Using Your Own Data: Run - nf-pooled-cellpainting Documentation

Running the Pipeline with CLI¶

Once your inputs are ready, run the pipeline pointing to your files:

nextflow run broadinstitute/nf-pooled-cellpainting \
    --input samplesheet.csv \
    --barcodes barcodes.csv \
    --outdir results \
    --painting_illumcalc_cppipe your_painting_illumcalc_cppipe.cppipe \
    --painting_illumapply_cppipe your_painting_illumapply_cppipe.cppipe \
    --painting_segcheck_cppipe your_painting_segcheck_cppipe.cppipe \
    --barcoding_illumcalc_cppipe your_barcoding_illumcalc_cppipe.cppipe \
    --barcoding_illumapply_cppipe your_barcoding_illumapply_cppipe.cppipe \
    --barcoding_preprocess_cppipe your_barcoding_preprocess_cppipe.cppipe \
    --combinedanalysis_cppipe your_combinedanalysis_cppipe.cppipe \
    -profile docker

Running the Pipeline with Seqera Platform¶

Configuring the Pipeline in Seqera Platform¶

Navigate to Launchpad → Add Pipeline.

Pipeline Settings¶

Setting	Value
Name	`nf-pooled-cellpainting` or a name describing your run
Pipeline to launch	`https://github.com/broadinstitute/nf-pooled-cellpainting`
Revision	`dev` (for latest updates), `main` (for latest versioned code), or a specific commit
Compute environment	Your AWS Batch environment
Work directory	`s3://your-bucket/prefix/to/scratch/output`
Config profiles	(leave empty for a custom run)

Pipeline Parameters¶

In the Launchpad, select “Launch” for your pipeline.

In the “Run Parameters” tab, fill all of the required Input/Output options.
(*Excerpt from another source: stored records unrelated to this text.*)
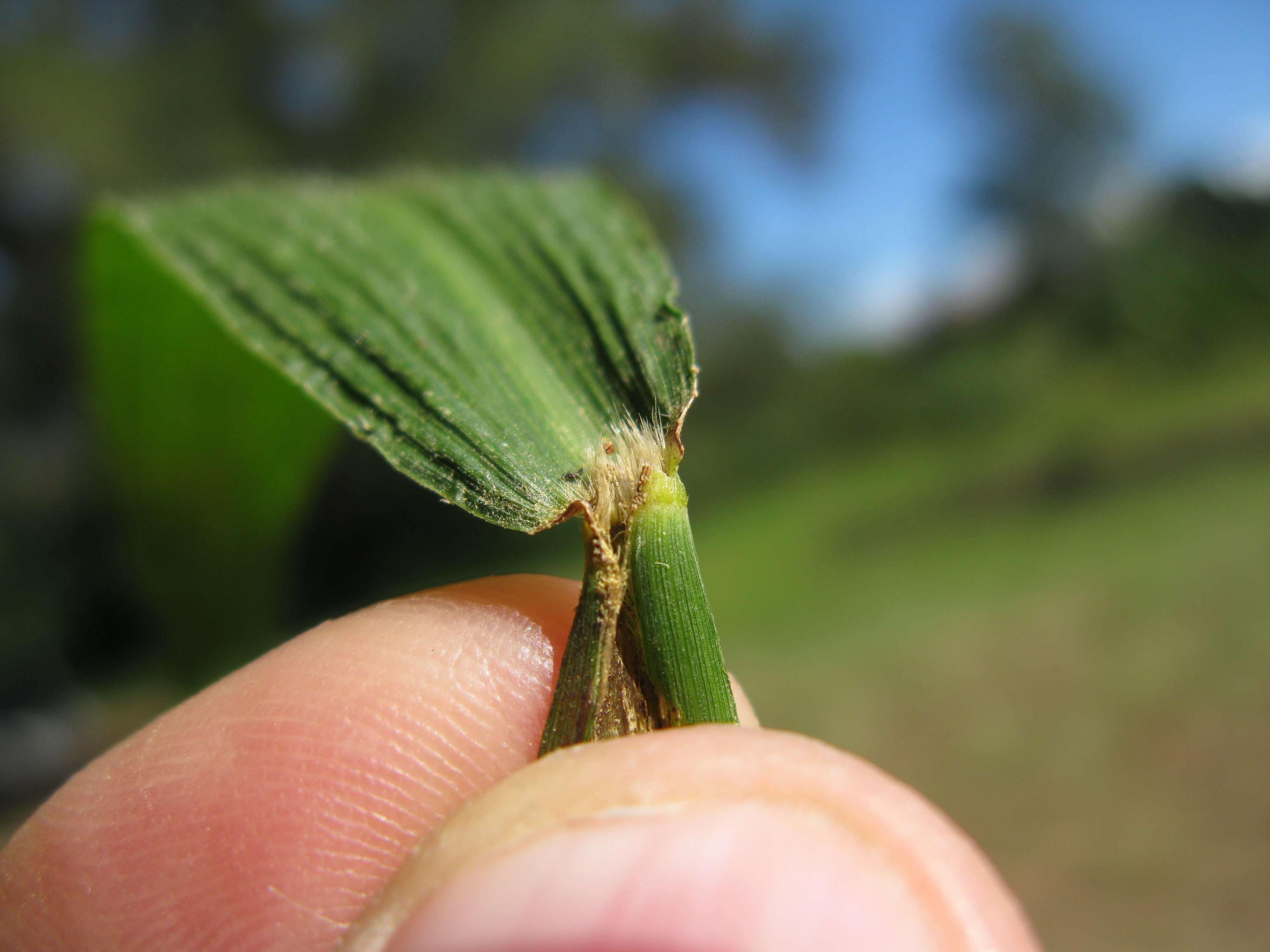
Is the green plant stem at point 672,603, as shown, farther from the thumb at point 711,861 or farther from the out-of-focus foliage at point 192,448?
the out-of-focus foliage at point 192,448

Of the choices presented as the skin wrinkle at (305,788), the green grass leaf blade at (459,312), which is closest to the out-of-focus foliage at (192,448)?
the green grass leaf blade at (459,312)

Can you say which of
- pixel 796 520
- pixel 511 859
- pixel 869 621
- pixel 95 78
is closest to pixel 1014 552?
pixel 869 621

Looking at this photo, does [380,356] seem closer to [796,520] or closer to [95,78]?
[95,78]

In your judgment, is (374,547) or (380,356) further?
(374,547)

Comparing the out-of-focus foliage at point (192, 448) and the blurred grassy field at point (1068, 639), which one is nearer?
the out-of-focus foliage at point (192, 448)

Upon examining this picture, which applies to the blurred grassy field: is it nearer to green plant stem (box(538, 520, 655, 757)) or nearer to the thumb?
the thumb

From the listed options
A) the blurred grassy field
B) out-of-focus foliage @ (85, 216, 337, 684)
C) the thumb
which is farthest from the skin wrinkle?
the blurred grassy field
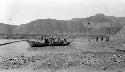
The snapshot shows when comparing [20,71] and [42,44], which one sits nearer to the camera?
[20,71]

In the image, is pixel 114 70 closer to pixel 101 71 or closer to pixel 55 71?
pixel 101 71

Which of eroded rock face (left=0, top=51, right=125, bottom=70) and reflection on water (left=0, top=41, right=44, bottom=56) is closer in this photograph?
eroded rock face (left=0, top=51, right=125, bottom=70)

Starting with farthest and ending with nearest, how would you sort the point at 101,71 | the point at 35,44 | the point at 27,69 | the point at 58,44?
the point at 58,44
the point at 35,44
the point at 27,69
the point at 101,71

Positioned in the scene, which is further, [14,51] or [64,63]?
[14,51]

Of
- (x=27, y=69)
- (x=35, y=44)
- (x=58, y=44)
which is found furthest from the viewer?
(x=58, y=44)

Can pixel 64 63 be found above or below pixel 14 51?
above

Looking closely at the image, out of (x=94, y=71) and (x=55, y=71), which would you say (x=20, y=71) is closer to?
(x=55, y=71)

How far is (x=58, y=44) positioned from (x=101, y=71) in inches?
1645

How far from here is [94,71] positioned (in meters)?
19.7

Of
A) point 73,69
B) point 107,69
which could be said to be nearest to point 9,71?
point 73,69

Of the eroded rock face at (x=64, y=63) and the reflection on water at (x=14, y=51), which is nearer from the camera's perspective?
the eroded rock face at (x=64, y=63)

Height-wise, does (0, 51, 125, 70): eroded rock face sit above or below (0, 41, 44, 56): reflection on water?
above

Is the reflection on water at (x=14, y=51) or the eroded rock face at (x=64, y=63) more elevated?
the eroded rock face at (x=64, y=63)

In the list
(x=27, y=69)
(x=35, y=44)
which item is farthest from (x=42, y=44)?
(x=27, y=69)
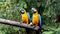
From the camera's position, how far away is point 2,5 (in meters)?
3.41

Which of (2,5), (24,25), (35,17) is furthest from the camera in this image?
(2,5)

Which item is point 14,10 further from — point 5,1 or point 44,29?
point 44,29

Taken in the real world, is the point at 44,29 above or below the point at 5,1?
below

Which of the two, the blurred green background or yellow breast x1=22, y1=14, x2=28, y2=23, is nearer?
yellow breast x1=22, y1=14, x2=28, y2=23

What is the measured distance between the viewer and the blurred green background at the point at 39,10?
10.2ft

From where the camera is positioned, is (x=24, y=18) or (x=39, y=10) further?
(x=39, y=10)

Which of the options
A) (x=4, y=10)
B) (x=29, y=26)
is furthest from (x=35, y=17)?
(x=4, y=10)

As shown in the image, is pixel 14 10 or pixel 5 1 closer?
pixel 14 10

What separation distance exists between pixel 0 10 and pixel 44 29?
2.98 ft

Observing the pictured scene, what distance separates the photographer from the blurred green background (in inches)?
122

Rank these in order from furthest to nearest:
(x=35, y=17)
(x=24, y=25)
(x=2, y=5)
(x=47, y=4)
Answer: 1. (x=2, y=5)
2. (x=47, y=4)
3. (x=35, y=17)
4. (x=24, y=25)

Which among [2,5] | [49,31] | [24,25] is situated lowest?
[49,31]

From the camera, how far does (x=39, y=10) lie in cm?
332

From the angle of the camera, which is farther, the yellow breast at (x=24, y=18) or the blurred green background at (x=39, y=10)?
the blurred green background at (x=39, y=10)
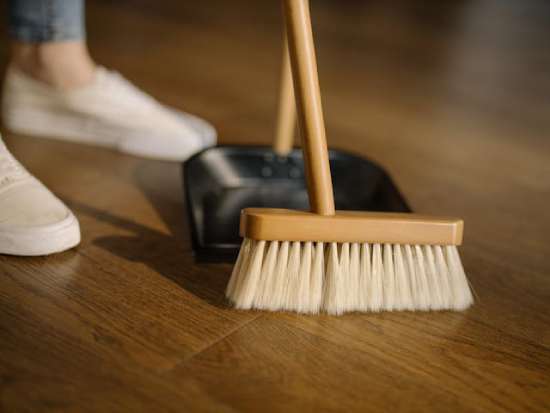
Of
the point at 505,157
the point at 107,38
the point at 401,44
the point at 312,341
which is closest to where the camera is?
the point at 312,341

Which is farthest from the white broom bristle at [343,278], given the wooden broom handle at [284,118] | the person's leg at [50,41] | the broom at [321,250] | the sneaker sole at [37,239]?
the person's leg at [50,41]

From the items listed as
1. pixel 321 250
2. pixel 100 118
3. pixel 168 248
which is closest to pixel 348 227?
pixel 321 250

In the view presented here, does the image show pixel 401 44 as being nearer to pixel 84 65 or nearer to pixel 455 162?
pixel 455 162

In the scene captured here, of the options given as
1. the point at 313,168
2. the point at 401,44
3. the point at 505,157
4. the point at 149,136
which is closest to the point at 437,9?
the point at 401,44

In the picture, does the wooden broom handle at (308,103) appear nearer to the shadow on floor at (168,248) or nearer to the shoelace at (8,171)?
the shadow on floor at (168,248)

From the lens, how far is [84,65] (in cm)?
118

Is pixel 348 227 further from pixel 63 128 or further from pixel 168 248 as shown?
pixel 63 128

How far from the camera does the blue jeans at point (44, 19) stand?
1128 millimetres

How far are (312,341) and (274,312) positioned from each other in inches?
2.4

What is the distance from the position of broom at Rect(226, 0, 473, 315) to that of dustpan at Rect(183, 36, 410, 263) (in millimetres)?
225

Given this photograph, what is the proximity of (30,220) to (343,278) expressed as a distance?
1.11 ft

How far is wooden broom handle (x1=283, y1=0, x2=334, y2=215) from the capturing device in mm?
743

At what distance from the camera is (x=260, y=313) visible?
77 centimetres

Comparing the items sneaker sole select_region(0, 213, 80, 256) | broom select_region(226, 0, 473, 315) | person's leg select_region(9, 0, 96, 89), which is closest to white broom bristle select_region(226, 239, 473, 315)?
broom select_region(226, 0, 473, 315)
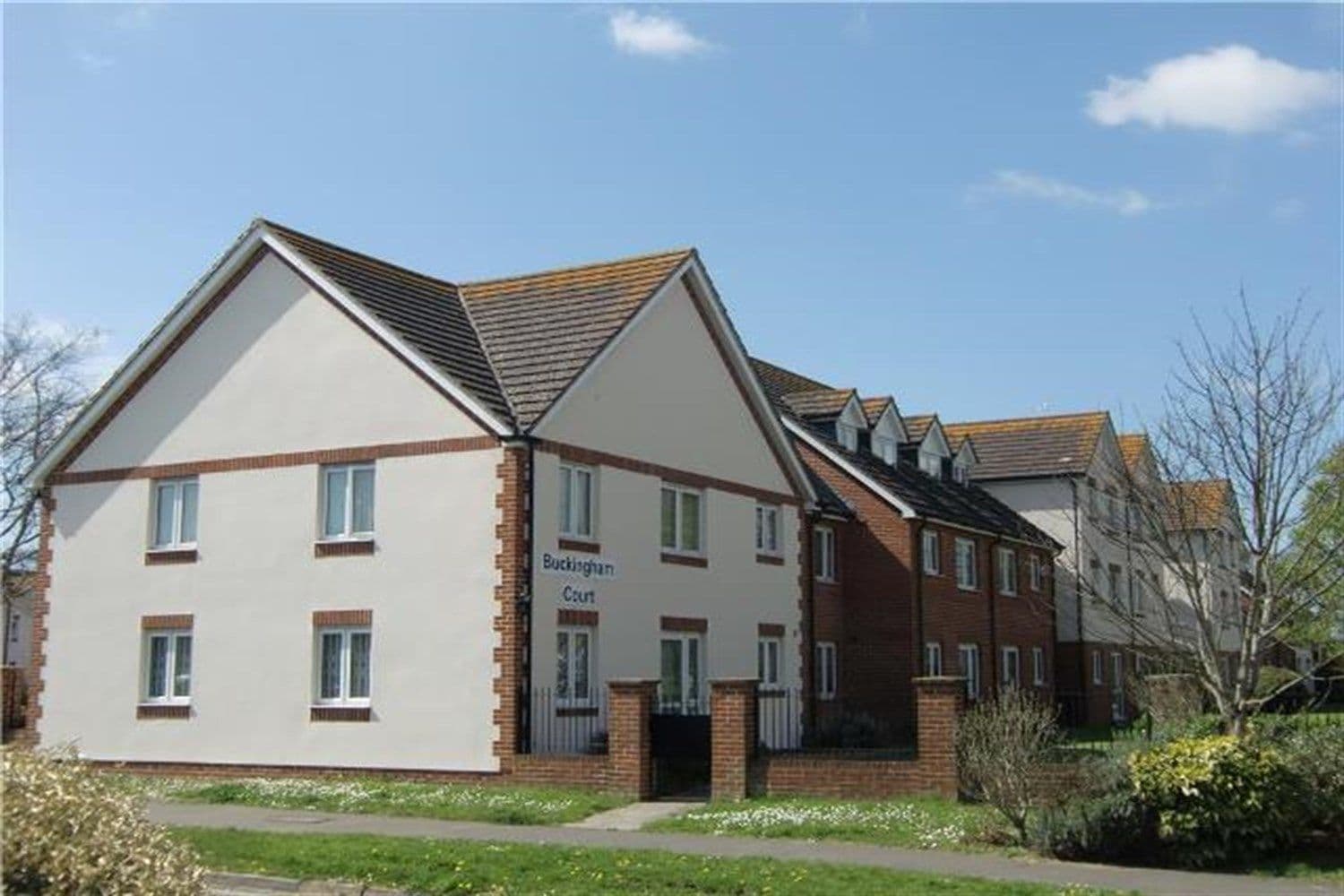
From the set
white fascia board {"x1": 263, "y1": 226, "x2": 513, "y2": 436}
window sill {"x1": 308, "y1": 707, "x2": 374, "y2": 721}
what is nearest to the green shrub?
white fascia board {"x1": 263, "y1": 226, "x2": 513, "y2": 436}

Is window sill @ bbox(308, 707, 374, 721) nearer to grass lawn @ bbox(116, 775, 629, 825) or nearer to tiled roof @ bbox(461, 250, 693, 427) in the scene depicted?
grass lawn @ bbox(116, 775, 629, 825)

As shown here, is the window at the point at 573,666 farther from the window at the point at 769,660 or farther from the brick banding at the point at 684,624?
the window at the point at 769,660

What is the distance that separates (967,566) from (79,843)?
30.2m

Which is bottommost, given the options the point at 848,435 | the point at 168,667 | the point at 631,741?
the point at 631,741

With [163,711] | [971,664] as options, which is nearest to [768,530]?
[971,664]

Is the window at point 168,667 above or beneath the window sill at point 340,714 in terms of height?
above

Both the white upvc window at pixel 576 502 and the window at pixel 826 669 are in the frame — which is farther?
the window at pixel 826 669

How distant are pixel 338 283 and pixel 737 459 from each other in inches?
335

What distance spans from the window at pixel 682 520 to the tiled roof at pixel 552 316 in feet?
10.8

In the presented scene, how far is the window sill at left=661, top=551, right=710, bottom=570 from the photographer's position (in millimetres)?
25891

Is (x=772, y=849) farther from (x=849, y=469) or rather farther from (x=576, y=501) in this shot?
(x=849, y=469)

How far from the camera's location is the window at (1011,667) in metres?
38.5

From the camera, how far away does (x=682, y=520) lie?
88.0 ft

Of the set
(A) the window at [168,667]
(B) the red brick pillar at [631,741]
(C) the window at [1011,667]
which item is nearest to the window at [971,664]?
(C) the window at [1011,667]
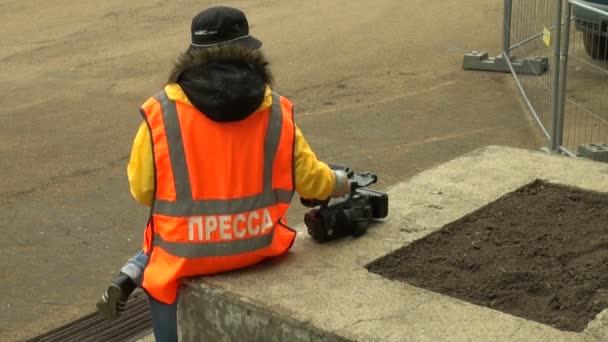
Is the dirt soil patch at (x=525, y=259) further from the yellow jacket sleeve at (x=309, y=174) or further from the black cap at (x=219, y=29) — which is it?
the black cap at (x=219, y=29)

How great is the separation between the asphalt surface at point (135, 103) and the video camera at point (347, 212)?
5.46ft

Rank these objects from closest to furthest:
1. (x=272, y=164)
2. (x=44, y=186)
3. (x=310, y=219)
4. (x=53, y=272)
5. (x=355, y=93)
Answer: (x=272, y=164), (x=310, y=219), (x=53, y=272), (x=44, y=186), (x=355, y=93)

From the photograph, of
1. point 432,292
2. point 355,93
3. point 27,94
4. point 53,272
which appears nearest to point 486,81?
point 355,93

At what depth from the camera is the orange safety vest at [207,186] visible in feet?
14.2

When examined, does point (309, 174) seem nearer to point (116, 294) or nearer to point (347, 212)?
point (347, 212)

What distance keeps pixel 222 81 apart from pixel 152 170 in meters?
0.48

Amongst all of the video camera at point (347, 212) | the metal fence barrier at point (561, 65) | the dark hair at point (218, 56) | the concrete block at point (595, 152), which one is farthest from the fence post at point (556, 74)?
the dark hair at point (218, 56)

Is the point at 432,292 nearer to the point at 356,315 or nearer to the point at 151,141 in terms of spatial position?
the point at 356,315

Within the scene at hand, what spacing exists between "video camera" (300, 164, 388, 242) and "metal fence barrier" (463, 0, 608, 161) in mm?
2632

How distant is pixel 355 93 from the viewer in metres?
10.2

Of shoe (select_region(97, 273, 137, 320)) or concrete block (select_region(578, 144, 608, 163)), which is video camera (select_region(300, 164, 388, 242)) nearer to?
shoe (select_region(97, 273, 137, 320))

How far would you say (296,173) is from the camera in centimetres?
454

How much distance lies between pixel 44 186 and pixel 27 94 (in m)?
3.02

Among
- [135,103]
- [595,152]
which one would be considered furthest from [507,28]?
[135,103]
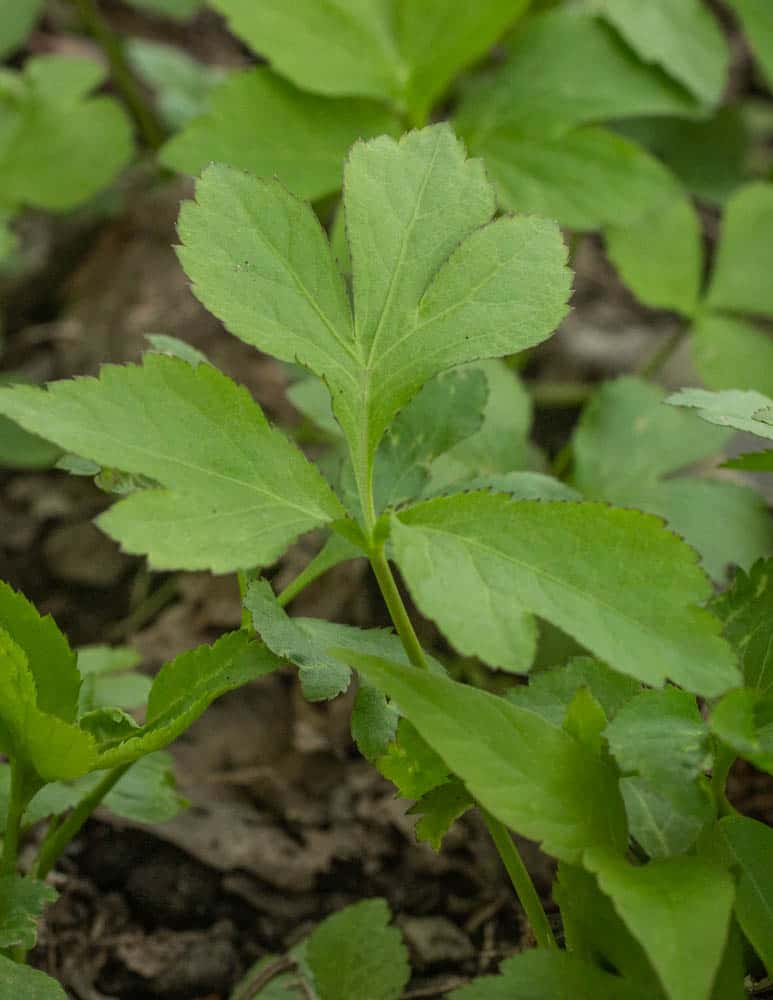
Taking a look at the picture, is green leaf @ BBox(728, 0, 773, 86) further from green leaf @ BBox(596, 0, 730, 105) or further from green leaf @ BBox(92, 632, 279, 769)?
green leaf @ BBox(92, 632, 279, 769)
You can manually enter each of the values in the “Input form view” or you can add the following parameters to the JSON or YAML in the “Params file view”. Note that all of the other parameters have default values but you may need to edit default values to match your dataset.

input: "s3://your-bucket/samplesheet.csv"
outdir: "s3://your-bucket/results"
barcodes: "s3://your-bucket/barcodes.csv"
painting_illumcalc_cppipe: "s3://your-bucket/pipelines/painting_illumcalc.cppipe"
painting_illumapply_cppipe: "s3://your-bucket/pipelines/painting_illumapply.cppipe"
painting_segcheck_cppipe: "s3://your-bucket/pipelines/painting_segcheck.cppipe"
barcoding_illumcalc_cppipe: "s3://your-bucket/pipelines/barcoding_illumcalc.cppipe"
barcoding_illumapply_cppipe: "s3://your-bucket/pipelines/barcoding_illumapply.cppipe"
barcoding_preprocess_cppipe: "s3://your-bucket/pipelines/barcoding_preprocess.cppipe"
combinedanalysis_cppipe: "s3://your-bucket/pipelines/combinedanalysis.cppipe"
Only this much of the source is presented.